Jason Rigby: The Sage (2009)
The front line and rhythm section seem to be at cross-purposes on "Magenta": Rigby and Russ Johnsonare in a shambling sort of unison, building not quite an echo as they play the establishing figure, while Gerald Cleaver and Cameron Brown are jumping on the floor and throwing the furniture around the room. The melody gets another level of texture and resonance when Mike Holober adds Fender Rhodes to the mix. It all seems counterproductive on its face, but "Magenta" is like one of those computer-generated pictures where the only way to see the actual picture is to find the right angle and squint. Cleaver and Brown's cacophony is a cleverly-camouflaged foundation for Rigby, Johnson and Holober to throw splashes of color against the wall, and the end result is both startling and satisfying.
A sense of anarchy can be found almost everywhere on The Sage, even on the thoughtful neo-ballad, "Shift of Color." While this may be a shift in direction from "Magenta" and the super-fast post-bop bomber "Crux," it's not an actual shift in color. There is a marvelous sense of immediacy on every track, as if Rigby detailed the grooves five minutes before the session and otherwise left everything to chance. "Tone Poem" is just that, with Rigby and Holober harmonizing and then creating a dizzying dialogue with Brown, while the hypnotic "Slip" swirls and slides as Holober lays down explosions of Rhodes that would make Herbie Hancocknod in approval.

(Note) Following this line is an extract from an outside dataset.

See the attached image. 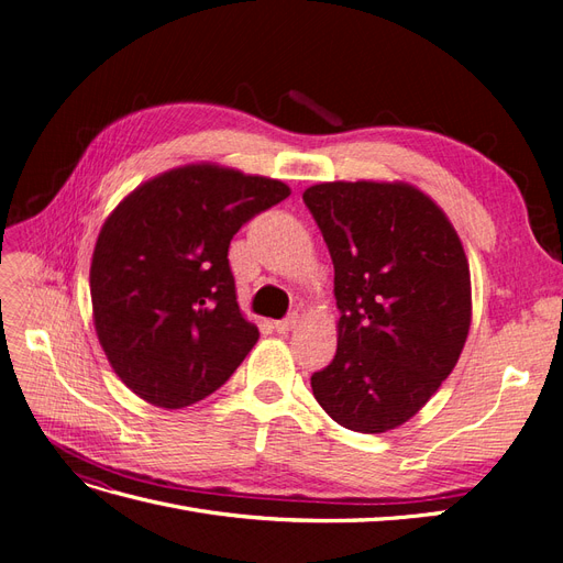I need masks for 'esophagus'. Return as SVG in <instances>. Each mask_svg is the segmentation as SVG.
Here are the masks:
<instances>
[{"mask_svg": "<svg viewBox=\"0 0 563 563\" xmlns=\"http://www.w3.org/2000/svg\"><path fill=\"white\" fill-rule=\"evenodd\" d=\"M296 327H298V314H291V317H286L282 321H275L277 333H288V331H294Z\"/></svg>", "mask_w": 563, "mask_h": 563, "instance_id": "obj_1", "label": "esophagus"}]
</instances>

Much of the anarchy comes from Cleaver, who is in his own private Idaho for most of the session; other than some nearly-straight timekeeping on the kinetic closer "Jealous Moon," Cleaver goes his own way throughout the date. He cuts a sizable swath on "Color," even on brushes, and his in-the-clear opening to the title track towers so high, Johnson's short solo figures make it seem like he doesn't want to interrupt. Johnson's overall tone dovetails perfectly with Rigby all the way through; Johnson keeps it open and anchored, while Rigby flirts with the same stratospheric heights Wayne Shorter explored with Miles.

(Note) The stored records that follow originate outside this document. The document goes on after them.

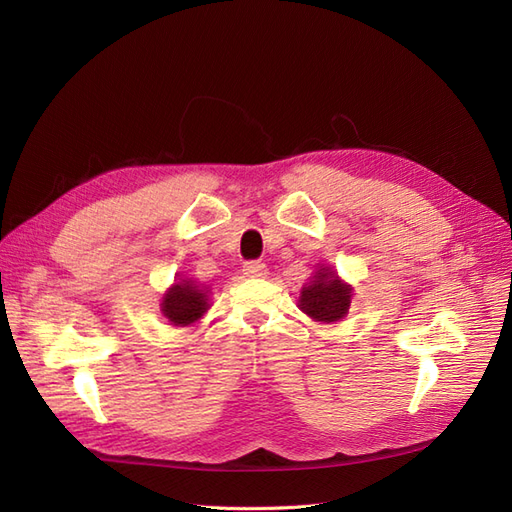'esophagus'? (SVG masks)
Masks as SVG:
<instances>
[{
  "label": "esophagus",
  "mask_w": 512,
  "mask_h": 512,
  "mask_svg": "<svg viewBox=\"0 0 512 512\" xmlns=\"http://www.w3.org/2000/svg\"><path fill=\"white\" fill-rule=\"evenodd\" d=\"M243 273L247 277H265L269 271H267L265 262H247V265L243 267Z\"/></svg>",
  "instance_id": "obj_1"
}]
</instances>
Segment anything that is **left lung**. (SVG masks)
Returning a JSON list of instances; mask_svg holds the SVG:
<instances>
[{"label":"left lung","instance_id":"8db88e82","mask_svg":"<svg viewBox=\"0 0 512 512\" xmlns=\"http://www.w3.org/2000/svg\"><path fill=\"white\" fill-rule=\"evenodd\" d=\"M354 288L331 265H318L301 288L299 309L314 322L335 324L348 316Z\"/></svg>","mask_w":512,"mask_h":512}]
</instances>
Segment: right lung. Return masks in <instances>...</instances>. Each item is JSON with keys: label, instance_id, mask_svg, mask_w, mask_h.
<instances>
[{"label": "right lung", "instance_id": "obj_1", "mask_svg": "<svg viewBox=\"0 0 512 512\" xmlns=\"http://www.w3.org/2000/svg\"><path fill=\"white\" fill-rule=\"evenodd\" d=\"M162 314L173 327H192L211 307V290L192 277H175L162 297Z\"/></svg>", "mask_w": 512, "mask_h": 512}]
</instances>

The Sage gives purists something new to rail about: Not only does Jason Rigby revive music that presaged the recording Miles Haters love to hate, but Rigby and his partners do the job so extraordinarily well.
Track Listing: Magenta; Crux; Shift of Color; The Sage; Tone Poem; Slip; The Archer; Jealous Moon.
Personnel: Jason Rigby: tenor sax, soprano sax, flute; Russ Johnson: trumpet; Mike Holober: Fender Rhodes; Cameron Brown: bass; Gerald Cleaver: drums.